PROBLEM REQUIREMENTS
With the images omitted, return all of the entries exactly as they stand.

EXCERPTED RECORDS

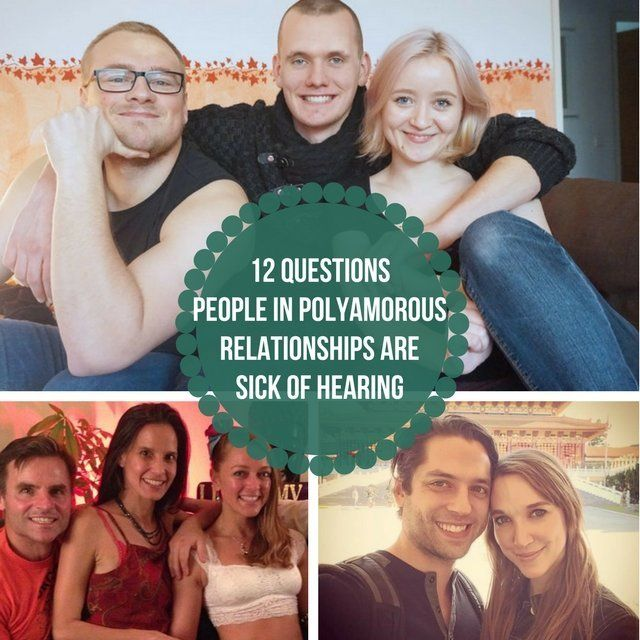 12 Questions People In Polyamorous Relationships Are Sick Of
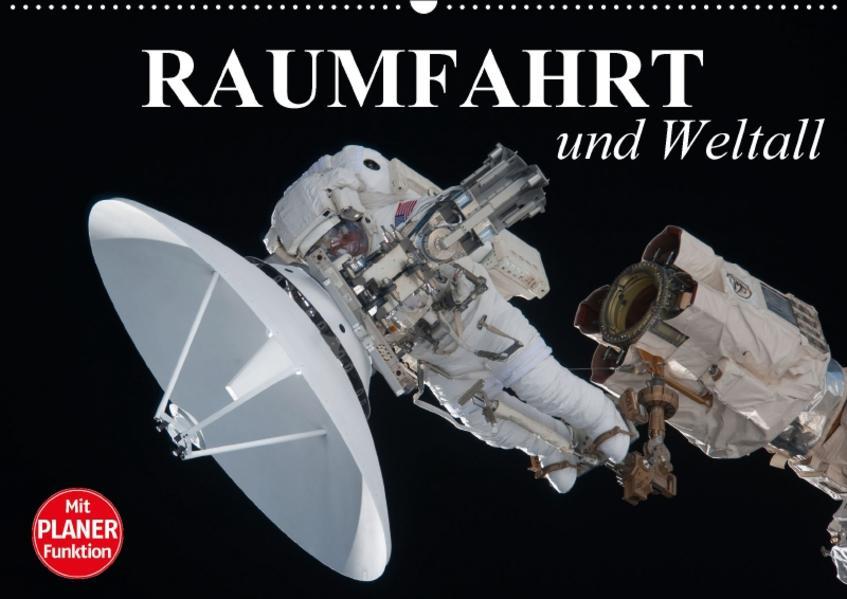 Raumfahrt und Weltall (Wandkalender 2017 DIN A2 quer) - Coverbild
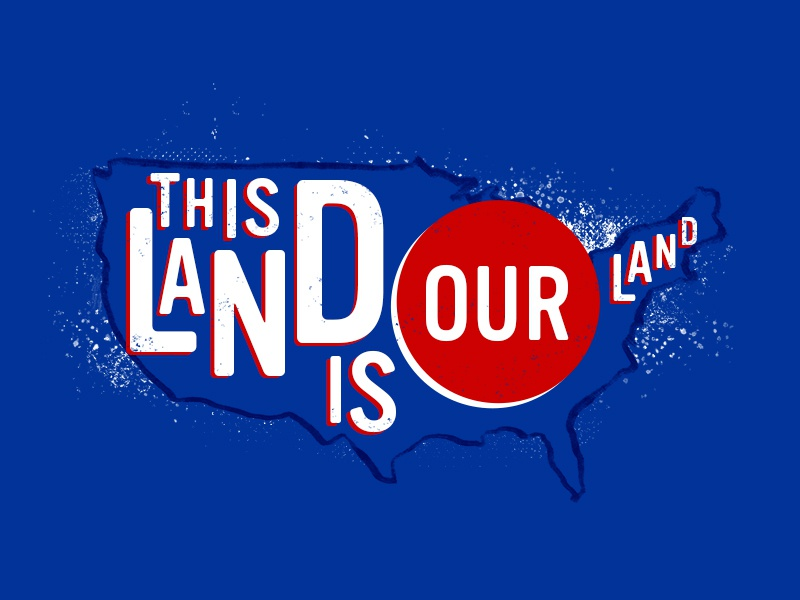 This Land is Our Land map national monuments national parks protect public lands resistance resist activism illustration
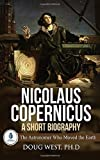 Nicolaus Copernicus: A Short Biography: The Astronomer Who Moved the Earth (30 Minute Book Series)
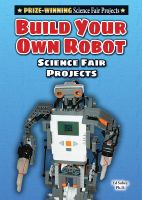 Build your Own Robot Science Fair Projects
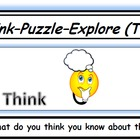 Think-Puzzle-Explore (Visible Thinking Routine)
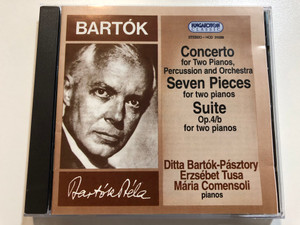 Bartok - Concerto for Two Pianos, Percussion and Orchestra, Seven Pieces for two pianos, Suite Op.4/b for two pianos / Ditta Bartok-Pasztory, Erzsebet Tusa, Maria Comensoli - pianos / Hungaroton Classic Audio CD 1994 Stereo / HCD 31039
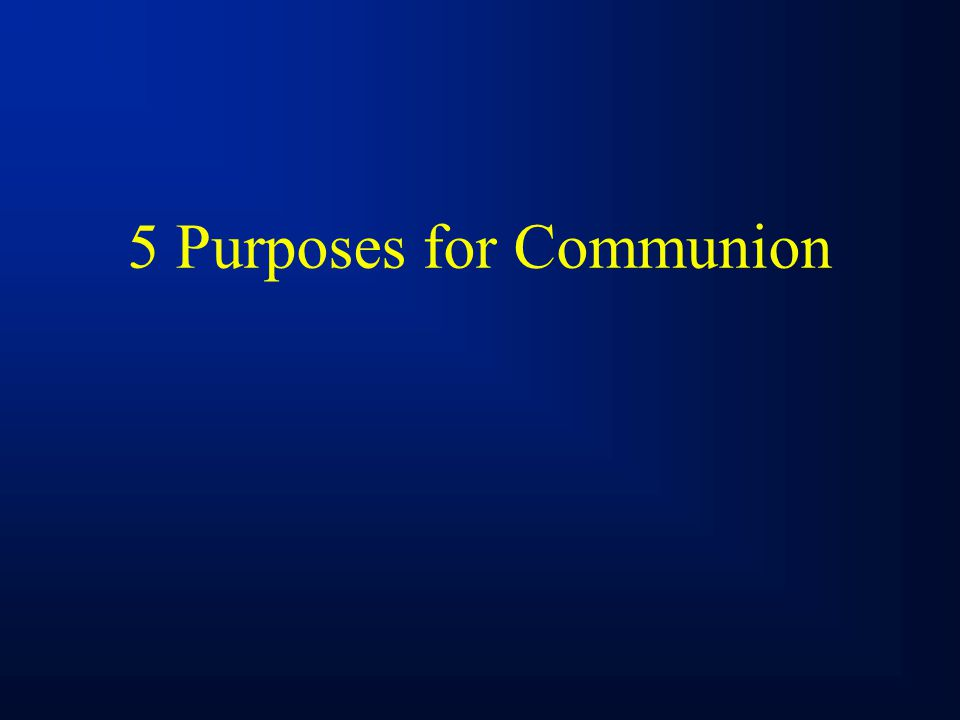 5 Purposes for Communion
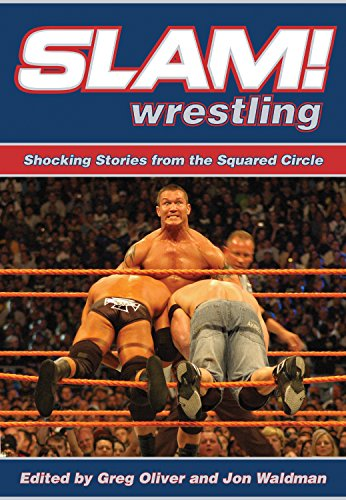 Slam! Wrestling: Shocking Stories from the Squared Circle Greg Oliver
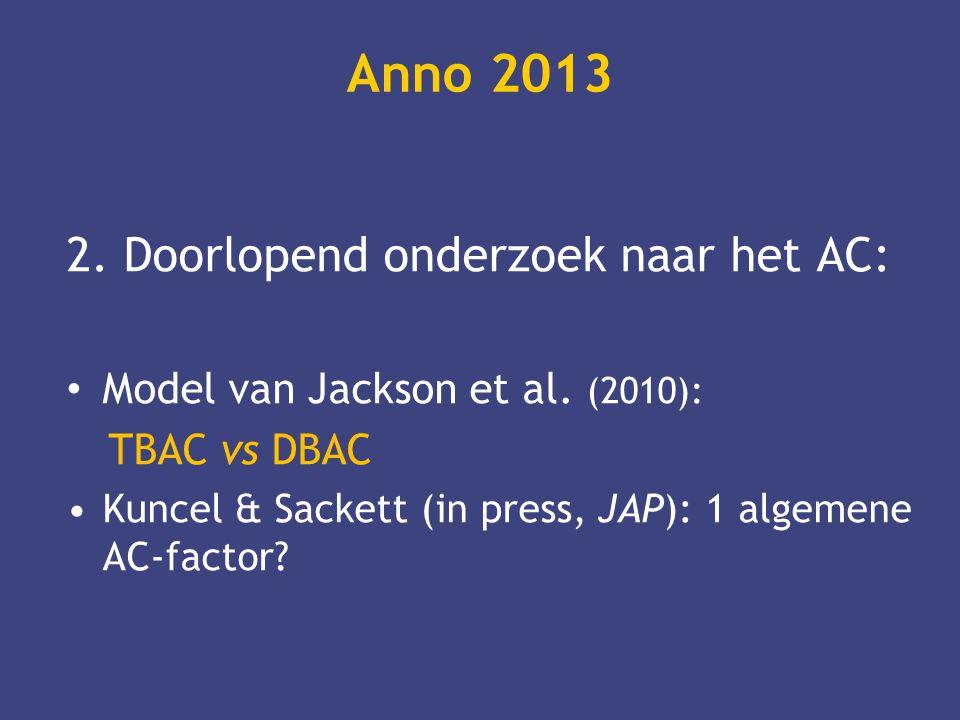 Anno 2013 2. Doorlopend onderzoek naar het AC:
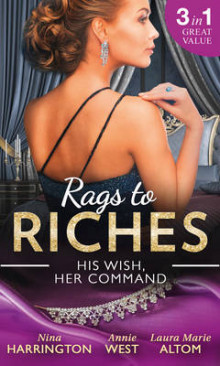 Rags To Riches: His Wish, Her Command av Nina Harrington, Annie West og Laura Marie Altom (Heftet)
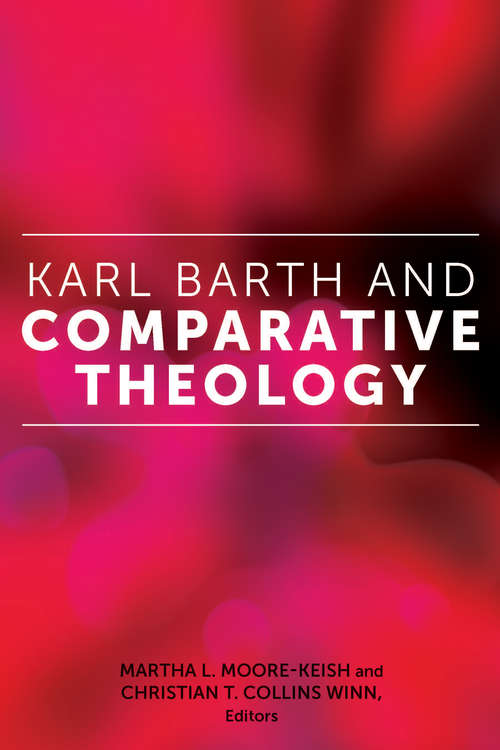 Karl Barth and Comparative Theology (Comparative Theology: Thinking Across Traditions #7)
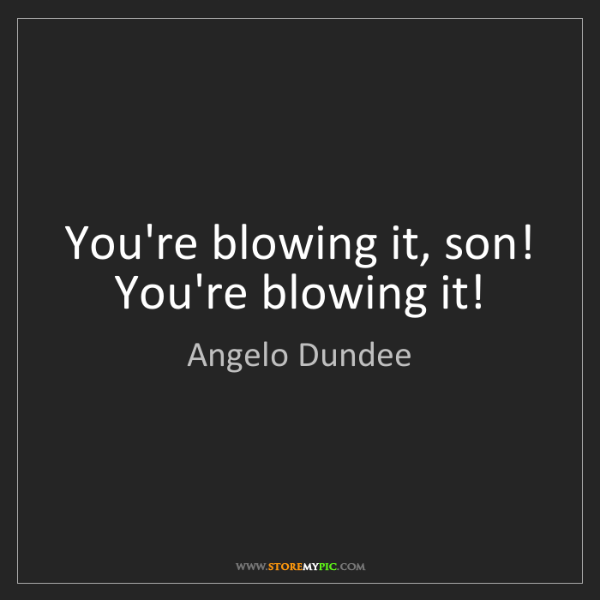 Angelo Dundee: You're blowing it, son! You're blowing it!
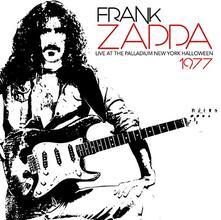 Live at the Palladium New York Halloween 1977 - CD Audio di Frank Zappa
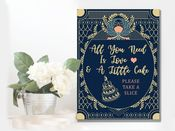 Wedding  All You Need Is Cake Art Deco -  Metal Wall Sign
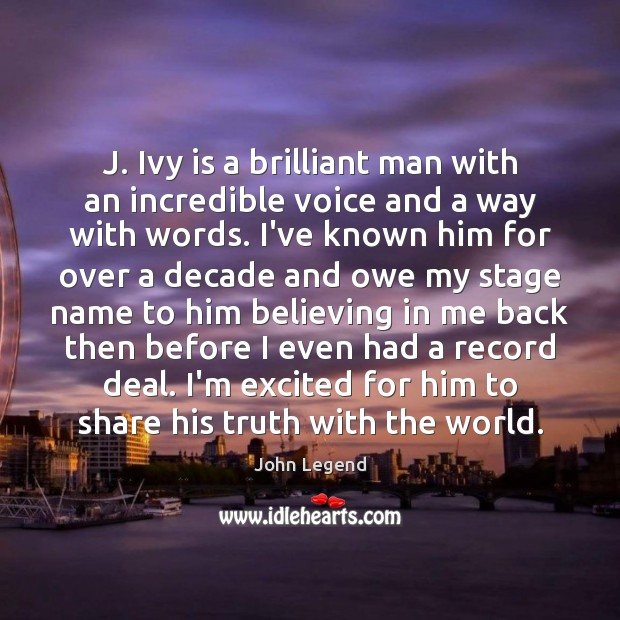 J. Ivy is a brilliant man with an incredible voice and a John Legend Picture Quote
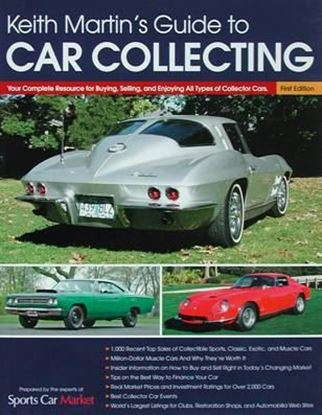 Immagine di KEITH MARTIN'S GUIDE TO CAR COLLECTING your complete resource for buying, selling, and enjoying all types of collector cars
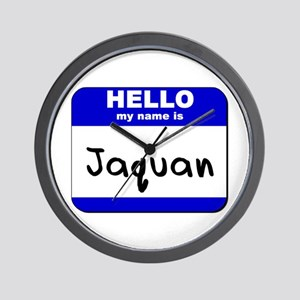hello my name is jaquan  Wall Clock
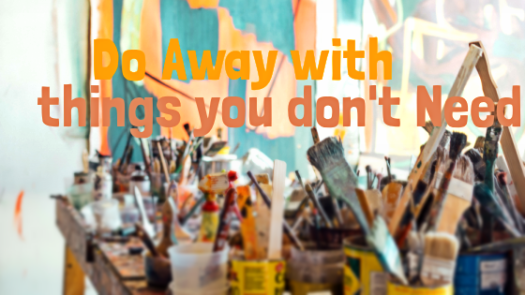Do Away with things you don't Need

REPLY
 12 Questions People In Polyamorous Relationships Are Sick Of
 Raumfahrt und Weltall (Wandkalender 2017 DIN A2 quer) - Coverbild
 This Land is Our Land map national monuments national parks protect public lands resistance resist activism illustration
 Nicolaus Copernicus: A Short Biography: The Astronomer Who Moved the Earth (30 Minute Book Series)
 Build your Own Robot Science Fair Projects
 Think-Puzzle-Explore (Visible Thinking Routine)
 Bartok - Concerto for Two Pianos, Percussion and Orchestra, Seven Pieces for two pianos, Suite Op.4/b for two pianos / Ditta Bartok-Pasztory, Erzsebet Tusa, Maria Comensoli - pianos / Hungaroton Classic Audio CD 1994 Stereo / HCD 31039
 5 Purposes for Communion
 Slam! Wrestling: Shocking Stories from the Squared Circle Greg Oliver
 Anno 2013 2. Doorlopend onderzoek naar het AC:
 Rags To Riches: His Wish, Her Command av Nina Harrington, Annie West og Laura Marie Altom (Heftet)
 Karl Barth and Comparative Theology (Comparative Theology: Thinking Across Traditions #7)
 Angelo Dundee: You're blowing it, son! You're blowing it!
 Live at the Palladium New York Halloween 1977 - CD Audio di Frank Zappa
 Wedding  All You Need Is Cake Art Deco -  Metal Wall Sign
 J. Ivy is a brilliant man with an incredible voice and a John Legend Picture Quote
 Immagine di KEITH MARTIN'S GUIDE TO CAR COLLECTING your complete resource for buying, selling, and enjoying all types of collector cars
hello my name is jaquan  Wall Clock
Do Away with things you don't Need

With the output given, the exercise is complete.